There is no sign that Oe will mitigate his forthright views. The politicians fawn upon him: Prime Minister Murayama says he is “the pride of the Japanese people”. But Oe rejected Japan’s Order of Culture and may do politically incorrect things. In 1975 he went on a hunger strike to protest the arrest of dissident poet Kim Chi Hu in Seoul. Friends were apprehensive of his Nobel award acceptance speech. Predictably he did not rhapsodise about Japan’s beauty as Kawabata did in 1968. “I’d like,” he said, “to speak of Japanese life today including its pain and suffering”. He also stressed the principle of eternal peace: Japan must renounce war power.

But Oe told the 1994 Kyoto conference that he is looking for a world language inside a world literature. One could then perceive Oe’s erudition. His profound study of Rabelais’s and Erasmus’s conversation in Latin, his rapid references to Sartre, Mann, Tolstoy and Milan Kundera; the rich texture of his familiarity with world writers can perhaps only be understood by the erudite intellectuals of Japan, Korea and China or the moving-spirits of the PEN club.

My thoughts flitted to settle upon New Zealand graduates in literature. Are not their courses segmented into English, New Zealand, Maori, Commonwealth, American, French, German, Russian, Japanese and so on? Are comparative studies impossible? And, Oe laments, will scholars ever go beyond learning “necessary and insufficient” foreign languages?

Oe has devoted years to the study of Latin but his hopes of self-learning are frustrated by the necessity of writing to earn a living.
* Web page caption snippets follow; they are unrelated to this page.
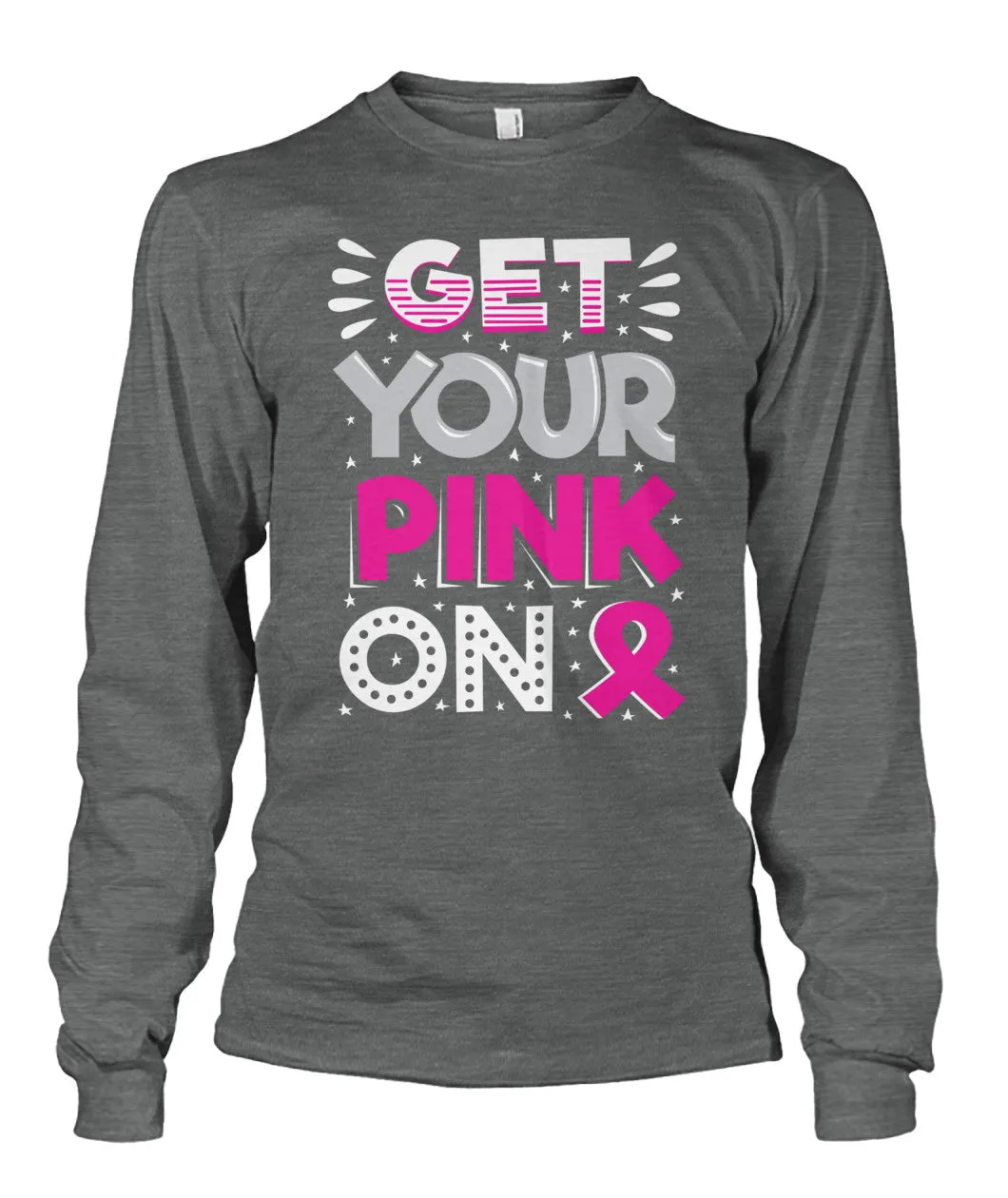Get Your Pink On Shirts and Long Sleeves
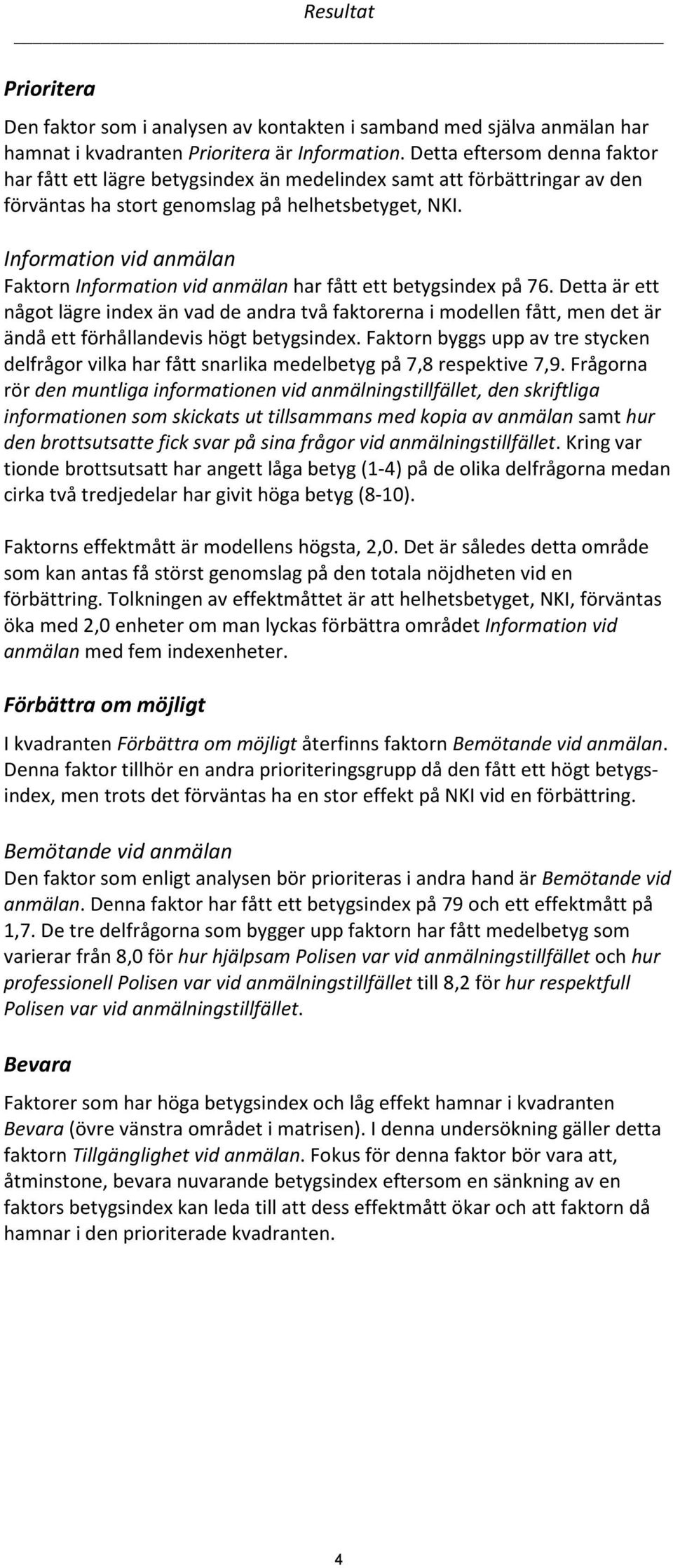 Information vid anmälan Faktorn Information vid anmälan har fått ett betygsindex på 76.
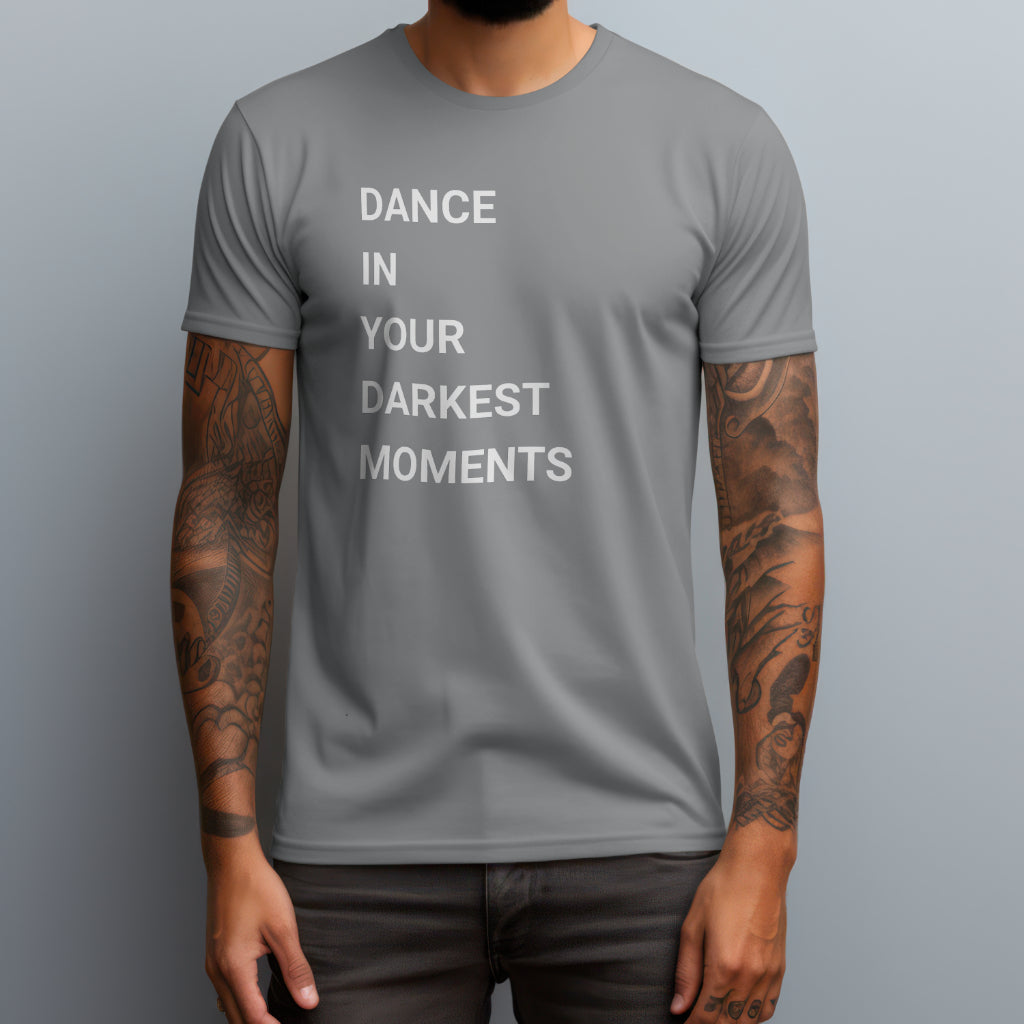 Dance In Your Darkest Moments T-Shirt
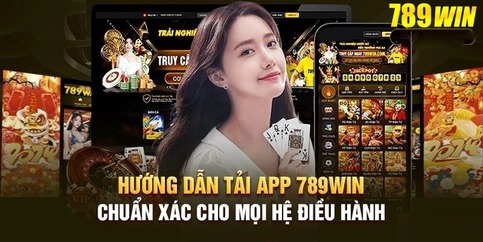 Hướng dẫn tải app 798win chuẩn xác cho mọi hệ điều hành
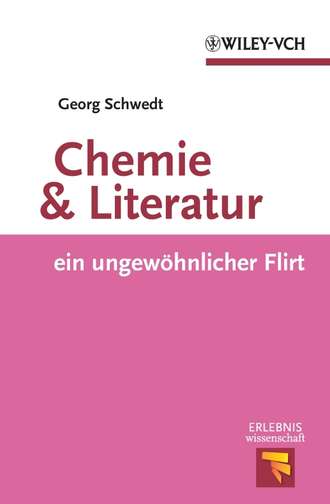 Prof. Schwedt Georg. Chemie und Literatur. ein ungewohnlicher Flirt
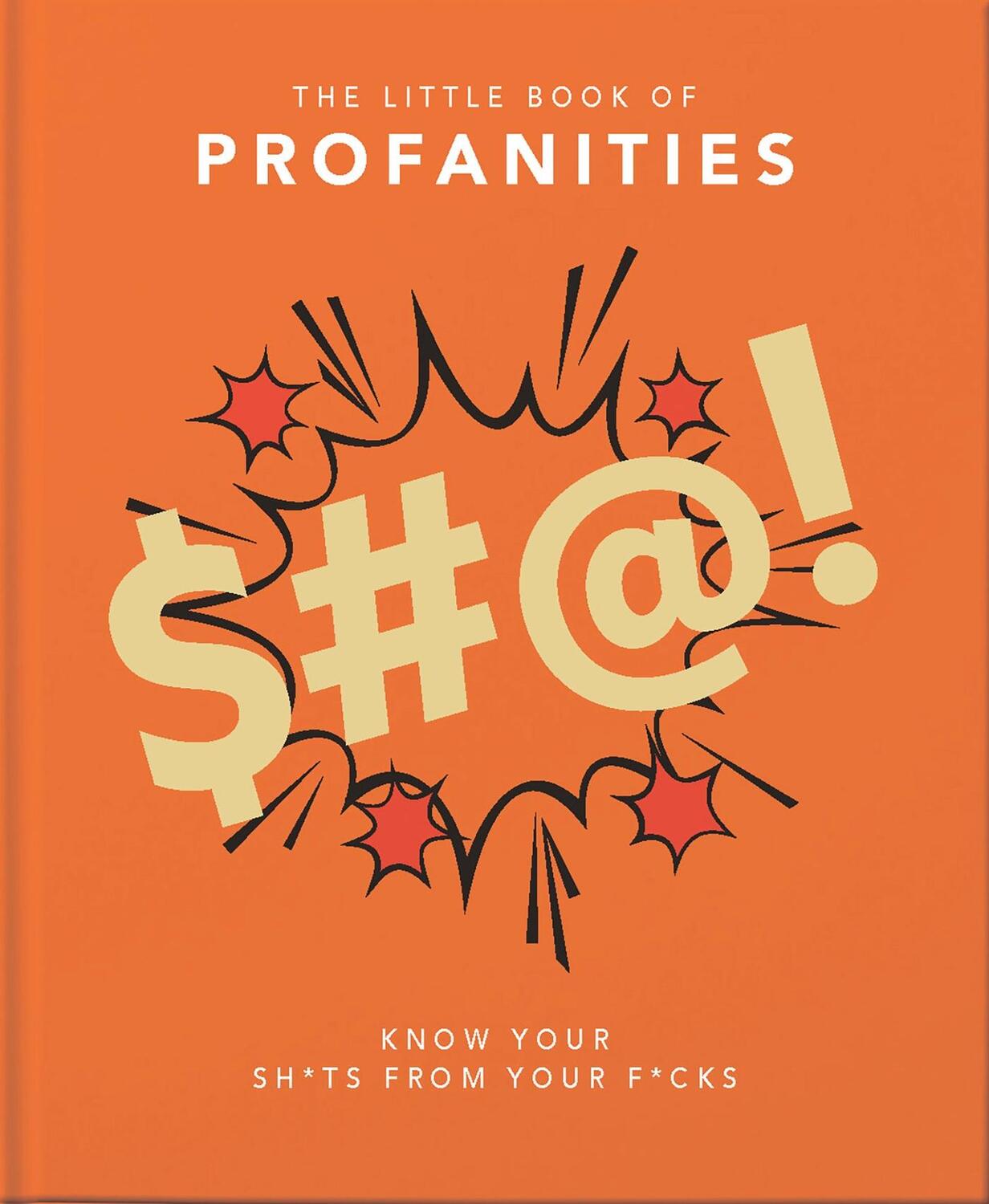 Cover: 9781911610489 | Little Book of Profanities | Know Your Sh*ts from Your F*cks | Orange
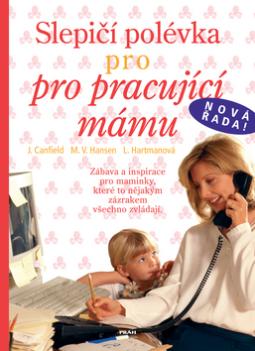 Kniha: Slepičí polévka pro pracující mámu - Jack Canfield, neuvedené, Mark Victor Hansen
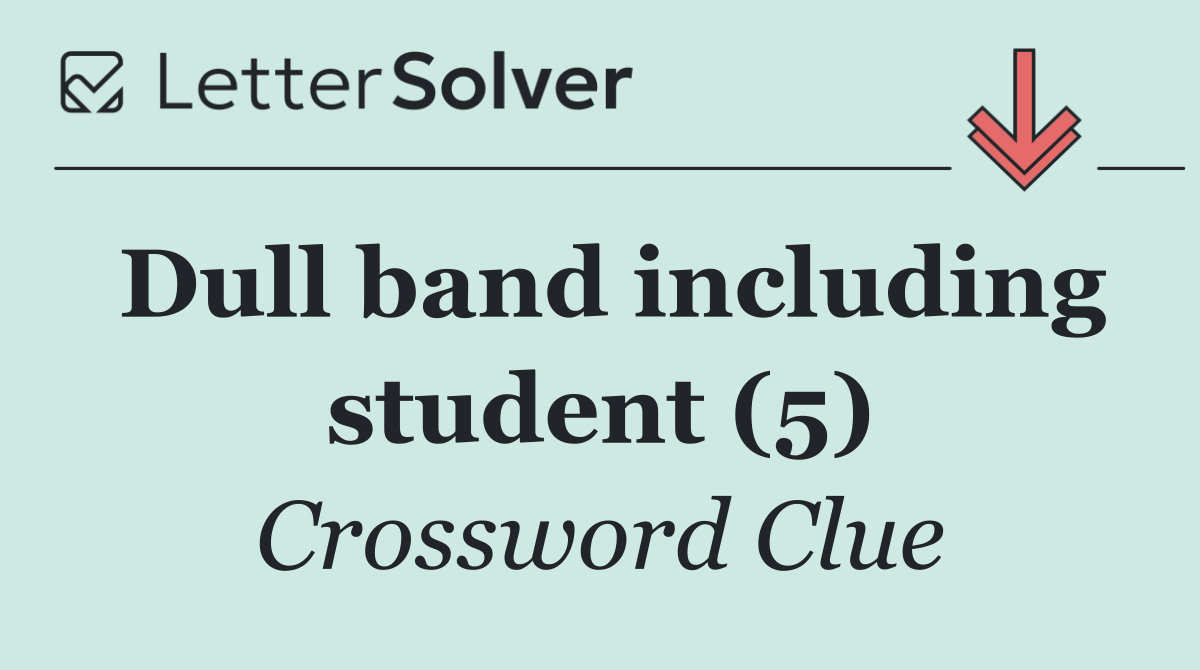 Dull band including student (5)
Now he has won NZ$1.5 million, he intends quickly to finish his current novel (The Flaming Green Tree), thumb his nose at the critics and spend a few years reading Spinoza. He will write more, only if he can create a “new form of writing”. His message then is simple, nurture your own cultural tradition, but reach out to other cultures and peoples for ideas and a language that can challenge one’s own inheritance.

 

Neville Bennett lectures in Japanese history at Canterbury University.